Zone 3 four season greenhouse - early project planning and brainstorm

2 days ago

Hi all,

New to this side of houzz! I typically lurk in the orchid forum. I'm in the early stages of brainstorming and planning a greenhouse for a zone 3b prairie climate in Saskatchewan, Canada (-35-40C/ -30-35F for a few weeks each winter), primarily for the purposes of orchid cultivation. I have zero engineering/building experience, and will be getting contractors to do the work as part of a custom-build home, so I wanted to gather some intelligence, and run the broad-stroke ideas by you guys before I do something stupid and expensive.

My concept (again, generated with zero experience/engineering background) is a 2nd floor greenhouse over an attached garage, facing south with the north wall against the house.

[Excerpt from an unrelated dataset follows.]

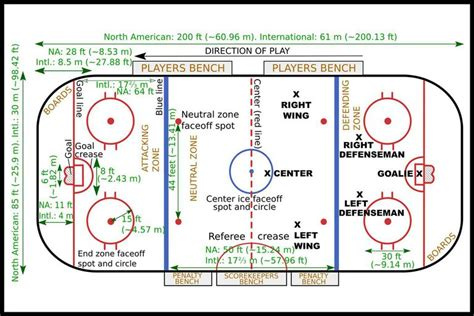 game rules layout ice hockey rulebook and basic regulations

My thoughts and reasoning are:

a) Provide maximum sun exposure by elevating it above surrounding trees/structures

b) Any potential leak issues would go into the garage below instead of the main house

c) Save real estate on the lot for backyard gardening (another passion)

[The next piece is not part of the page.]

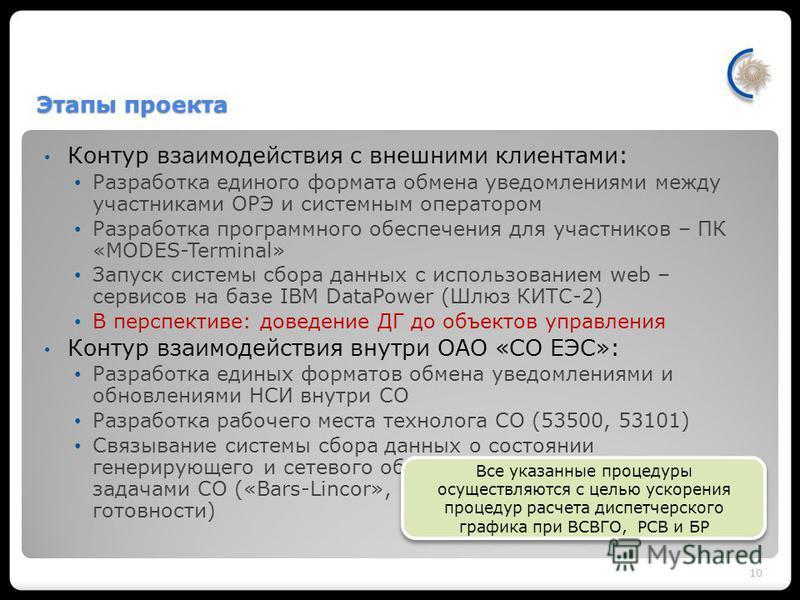 Этапы проекта Контур взаимодействия с внешними клиентами: Разработка единого формата обмена уведомлениями между участниками ОРЭ и системным оператором Разработка программного обеспечения для участников – ПК «MODES-Terminal» Запуск системы сбора данны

d) Save on heating costs in the winter with one less exposed wall/floor, as well as potentially save on home heating costs in the winter too through passive heating and transfer to the rest of the house

Functionality: For my purposes, the greenhouse would have no soil, and will mainly accommodate small pots and frames with hanging plants. Size will roughly be 16 x 24ft (or bigger if I can get away with it), so not a gigantic space.

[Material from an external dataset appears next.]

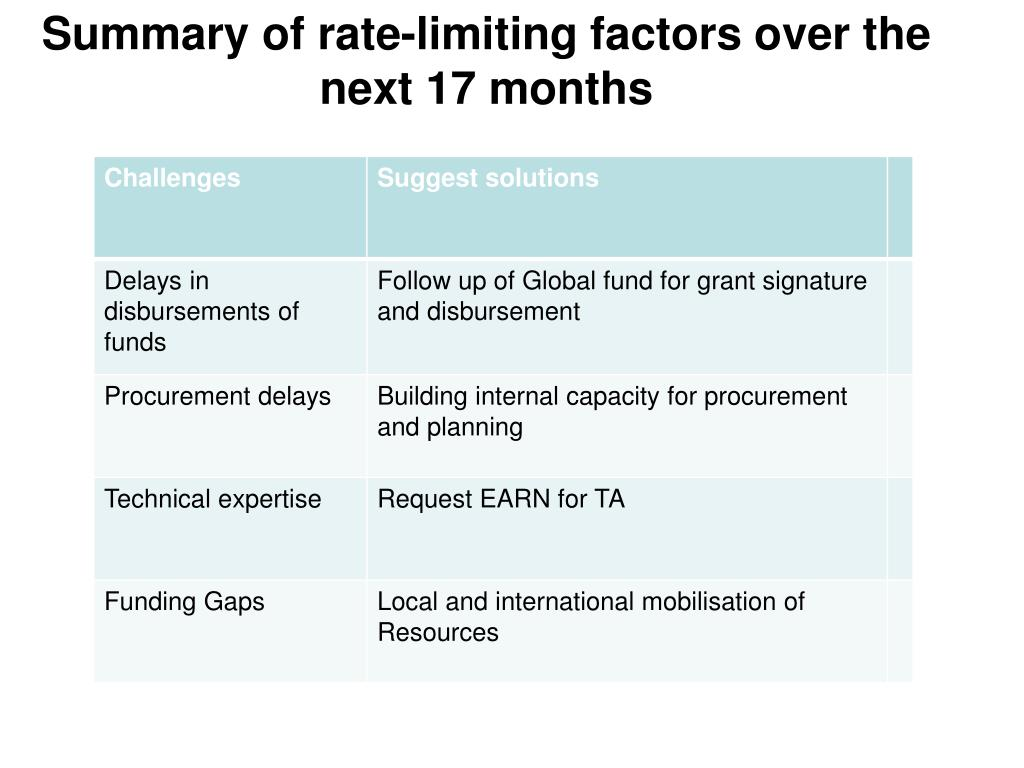 Summary of rate-limiting factors over the next 17 months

I'll be targeting 75-80% humidity, with buoyant air movement being important. I'm aiming ideally for 25C/80F days, 18C/65F nights in summer, and 20C/70F days and 14C/55F nights in the winter, with options for a warmer zone and a cooler zone.

Main issues I'm thinking about:

1) Humidity - how does one protect the house from 70-80% humidity in attached greenhouse situations? Is a moisture barrier on the exterior enough?

2) Heating - I realize running a subtropical greenhouse in zone 3b is expensive. I'm thinking in-floor radiant heating as a good (expensive) option (planning on having this in the house as well), but interested in passive heat storage ideas too. I've read about using water as a vessel for this - does it make sense to use water barrels filled with clean plant watering water for this purpose?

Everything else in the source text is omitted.